I want to insert multiple rows into a table, using a single INSERT
statement. This is no problem, since SQL offers the option to provide multiple rows as parameter for a single INSERT
statement. Now, those rows contain an ID
field that is incremented automatically, i.e. its value is set by the database, not by my code.
As a result, I would like to get the ID
values of the inserted rows. My basic question is: How do I do that for MariaDB / MySQL?
As it turns out, this is pretty simple, e.g. in PostgreSQL, as PostgreSQL has the RETURNING
clause for INSERT
which returns the desired values for one or even for multiple rows. This is exactly what I want and it works.
Unfortunately, neither MariaDB nor MySQL have PostgreSQL's RETURNING
clause, so I need to fallback to something such as LAST_INSERT_ID()
, but this only returns the ID
of the single last inserted row, even if multiple rows were inserted using a single INSERT
. How do I get all the ID
values?
My code currently looks like this:
INSERT INTO mytable
(foo, bar)
VALUES
('fooA', 'barA'),
('fooB', 'barB');
SELECT LAST_INSERT_ID() AS id;
How can I solve this issue in a way that works even with concurrent writes?

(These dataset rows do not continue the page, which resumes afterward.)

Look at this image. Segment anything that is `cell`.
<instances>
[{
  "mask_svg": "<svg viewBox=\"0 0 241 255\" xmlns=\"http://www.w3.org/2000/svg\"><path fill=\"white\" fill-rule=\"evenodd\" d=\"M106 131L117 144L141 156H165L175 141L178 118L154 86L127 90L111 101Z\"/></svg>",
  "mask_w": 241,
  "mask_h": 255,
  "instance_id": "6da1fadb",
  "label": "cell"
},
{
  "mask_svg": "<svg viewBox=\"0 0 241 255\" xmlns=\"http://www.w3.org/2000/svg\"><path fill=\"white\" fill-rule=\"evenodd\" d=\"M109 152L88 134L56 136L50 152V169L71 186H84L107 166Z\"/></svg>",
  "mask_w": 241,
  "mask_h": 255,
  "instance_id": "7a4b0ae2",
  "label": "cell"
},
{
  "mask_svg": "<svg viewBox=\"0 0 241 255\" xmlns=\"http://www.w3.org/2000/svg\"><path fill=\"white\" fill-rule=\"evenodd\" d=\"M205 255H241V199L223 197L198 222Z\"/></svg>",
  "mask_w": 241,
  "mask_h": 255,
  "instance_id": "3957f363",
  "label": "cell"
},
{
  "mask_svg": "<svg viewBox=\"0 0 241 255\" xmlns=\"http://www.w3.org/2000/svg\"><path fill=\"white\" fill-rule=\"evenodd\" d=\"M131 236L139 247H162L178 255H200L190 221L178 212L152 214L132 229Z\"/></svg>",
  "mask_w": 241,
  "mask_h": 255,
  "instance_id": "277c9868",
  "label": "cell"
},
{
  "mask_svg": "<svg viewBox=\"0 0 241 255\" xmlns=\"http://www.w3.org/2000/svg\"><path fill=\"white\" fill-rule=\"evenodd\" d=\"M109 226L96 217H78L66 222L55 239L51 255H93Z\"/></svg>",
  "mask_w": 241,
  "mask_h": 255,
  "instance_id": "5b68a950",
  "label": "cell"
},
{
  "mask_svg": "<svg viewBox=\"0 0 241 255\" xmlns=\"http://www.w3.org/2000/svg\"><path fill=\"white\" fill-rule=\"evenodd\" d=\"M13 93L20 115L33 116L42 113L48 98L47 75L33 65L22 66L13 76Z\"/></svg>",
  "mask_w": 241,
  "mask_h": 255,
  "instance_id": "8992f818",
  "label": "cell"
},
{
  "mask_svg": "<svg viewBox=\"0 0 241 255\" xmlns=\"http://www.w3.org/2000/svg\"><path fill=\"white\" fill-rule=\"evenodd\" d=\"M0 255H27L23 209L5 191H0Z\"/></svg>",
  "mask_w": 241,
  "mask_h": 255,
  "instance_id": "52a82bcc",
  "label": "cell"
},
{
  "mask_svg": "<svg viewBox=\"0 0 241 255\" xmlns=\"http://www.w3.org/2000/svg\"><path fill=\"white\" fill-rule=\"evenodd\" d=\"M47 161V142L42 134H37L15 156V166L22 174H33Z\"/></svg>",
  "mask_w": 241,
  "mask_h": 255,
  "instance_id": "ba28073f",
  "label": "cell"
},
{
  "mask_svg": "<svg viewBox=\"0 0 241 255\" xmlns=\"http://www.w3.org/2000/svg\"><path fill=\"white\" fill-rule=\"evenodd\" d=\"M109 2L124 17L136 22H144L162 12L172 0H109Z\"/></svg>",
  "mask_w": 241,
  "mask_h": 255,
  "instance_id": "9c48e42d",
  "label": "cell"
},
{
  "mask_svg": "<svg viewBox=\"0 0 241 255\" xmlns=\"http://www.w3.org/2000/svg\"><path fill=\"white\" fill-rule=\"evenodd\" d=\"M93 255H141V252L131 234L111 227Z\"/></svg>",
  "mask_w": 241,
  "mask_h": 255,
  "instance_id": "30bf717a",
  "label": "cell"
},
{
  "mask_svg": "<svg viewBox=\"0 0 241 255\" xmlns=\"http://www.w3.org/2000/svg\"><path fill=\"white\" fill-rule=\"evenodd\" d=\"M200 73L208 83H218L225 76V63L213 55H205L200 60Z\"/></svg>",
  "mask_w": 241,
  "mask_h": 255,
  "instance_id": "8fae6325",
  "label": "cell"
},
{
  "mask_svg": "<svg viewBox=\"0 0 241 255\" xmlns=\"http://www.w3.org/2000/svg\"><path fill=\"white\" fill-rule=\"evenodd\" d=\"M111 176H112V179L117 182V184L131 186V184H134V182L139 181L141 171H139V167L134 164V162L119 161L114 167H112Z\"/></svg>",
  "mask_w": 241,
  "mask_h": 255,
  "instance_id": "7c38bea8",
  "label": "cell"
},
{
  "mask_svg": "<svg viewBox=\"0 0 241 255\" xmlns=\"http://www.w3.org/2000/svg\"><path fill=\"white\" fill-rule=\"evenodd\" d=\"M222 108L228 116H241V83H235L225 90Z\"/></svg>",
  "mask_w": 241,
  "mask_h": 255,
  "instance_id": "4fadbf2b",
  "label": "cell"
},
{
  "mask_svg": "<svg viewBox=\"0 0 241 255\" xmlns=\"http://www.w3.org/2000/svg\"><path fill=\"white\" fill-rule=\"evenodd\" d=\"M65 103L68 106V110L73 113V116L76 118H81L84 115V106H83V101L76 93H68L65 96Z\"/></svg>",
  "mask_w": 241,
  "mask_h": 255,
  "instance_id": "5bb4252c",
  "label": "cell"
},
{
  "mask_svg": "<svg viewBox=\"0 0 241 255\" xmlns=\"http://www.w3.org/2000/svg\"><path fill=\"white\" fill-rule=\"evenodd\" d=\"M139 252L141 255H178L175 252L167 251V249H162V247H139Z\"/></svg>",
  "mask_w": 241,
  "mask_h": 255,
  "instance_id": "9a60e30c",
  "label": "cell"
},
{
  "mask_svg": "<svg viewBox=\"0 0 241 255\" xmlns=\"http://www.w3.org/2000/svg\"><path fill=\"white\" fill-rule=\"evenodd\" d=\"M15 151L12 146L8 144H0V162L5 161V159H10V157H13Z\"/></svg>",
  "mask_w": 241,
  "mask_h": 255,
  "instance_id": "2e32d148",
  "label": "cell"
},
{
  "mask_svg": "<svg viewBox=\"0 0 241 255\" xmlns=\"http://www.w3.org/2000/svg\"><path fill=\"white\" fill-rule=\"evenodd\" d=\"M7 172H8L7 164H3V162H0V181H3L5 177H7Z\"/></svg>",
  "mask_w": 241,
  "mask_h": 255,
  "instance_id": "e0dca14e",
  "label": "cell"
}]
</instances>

(And no, it's not an option to change to a UUID field, or something like this; the auto-increment field is given, and can not be changed.)
MySQL & MariaDB have the LAST_INSERT_ID()
function, and it returns the id generated by the most recent INSERT statement in your current session.
But when your INSERT statement inserts multiple rows, LAST_INSERT_ID()
returns the first id in the set generated.
In such a batch of multiple rows, you can rely on the subsequent id's being consecutive. The MySQL JDBC driver depends on this, for example.
If the rows you insert include a mix of NULL and non-NULL values for the id column, you have a risk of messing up this assumption. The JDBC driver returns the wrong values for the set of generated id's.